Innovation can be defined in different terms, each of which is a little different from the other and all of which contribute to the long term success of any business. In short, innovation must be a combination of the below aspects:
• Adaptation: Ideas are a dime a dozen, so anyone can come up with them. But the ones that do succeed are far and few between. For every success story, there are a thousand failures that take place silently. And what differentiates the successes from the failures is the ability to adapt. Today, there is more emphasis on personal health and going green. So if a product or service is adapted or changed to become or eve be perceived healthier or friendlier to the environment, it is bound to taste success.

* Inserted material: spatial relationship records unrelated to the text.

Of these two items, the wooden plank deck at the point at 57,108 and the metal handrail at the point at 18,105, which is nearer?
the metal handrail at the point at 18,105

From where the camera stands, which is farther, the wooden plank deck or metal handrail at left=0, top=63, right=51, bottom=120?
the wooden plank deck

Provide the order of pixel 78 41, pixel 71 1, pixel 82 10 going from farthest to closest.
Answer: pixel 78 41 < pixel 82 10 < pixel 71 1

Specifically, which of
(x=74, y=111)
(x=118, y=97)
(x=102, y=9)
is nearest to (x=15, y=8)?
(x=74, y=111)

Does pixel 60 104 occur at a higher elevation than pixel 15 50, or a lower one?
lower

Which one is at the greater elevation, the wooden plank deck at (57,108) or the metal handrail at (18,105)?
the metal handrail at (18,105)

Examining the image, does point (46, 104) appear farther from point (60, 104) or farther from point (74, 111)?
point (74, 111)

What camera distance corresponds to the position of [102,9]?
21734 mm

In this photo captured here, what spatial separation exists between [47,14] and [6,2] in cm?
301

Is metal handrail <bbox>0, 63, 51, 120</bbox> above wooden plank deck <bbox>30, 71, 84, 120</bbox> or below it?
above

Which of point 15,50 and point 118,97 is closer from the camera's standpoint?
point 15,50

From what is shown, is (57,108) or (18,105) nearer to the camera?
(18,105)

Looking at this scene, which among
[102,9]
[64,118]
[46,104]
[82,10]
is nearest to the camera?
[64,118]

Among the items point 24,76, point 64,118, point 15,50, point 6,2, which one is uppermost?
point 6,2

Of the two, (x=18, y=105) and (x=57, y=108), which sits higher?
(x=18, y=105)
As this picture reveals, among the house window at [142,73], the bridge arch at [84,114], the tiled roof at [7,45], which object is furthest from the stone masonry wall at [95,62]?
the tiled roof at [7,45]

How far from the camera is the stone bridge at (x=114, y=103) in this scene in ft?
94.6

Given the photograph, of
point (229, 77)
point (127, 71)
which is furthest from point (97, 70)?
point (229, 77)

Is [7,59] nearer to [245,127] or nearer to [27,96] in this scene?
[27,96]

• Flexibility: Products and services that are a success are often a far cry from what they were on the design board. This is because they have undergone numerous changes according to consumer demand and market research. They are flexible enough to be changed according to the changing trends. And this is why they succeed where thousands of others fail.
• Resourcefulness: Entrepreneurs who cash in on opportunities are innovative as well; the opportunity may be short lived and temporary, but they’re able to strike when the iron is hot because they have sensed it ahead of the competition. They have their pulse on the market and know when it is the right time to make a move.
Innovation is the lifeblood of any business, more so in times when the economy is down and it’s harder to make profits or even break even. So when companies fail to improvise and innovate accordingly, they find themselves slowly falling behind the competition, and finally being pushed out of the race altogether.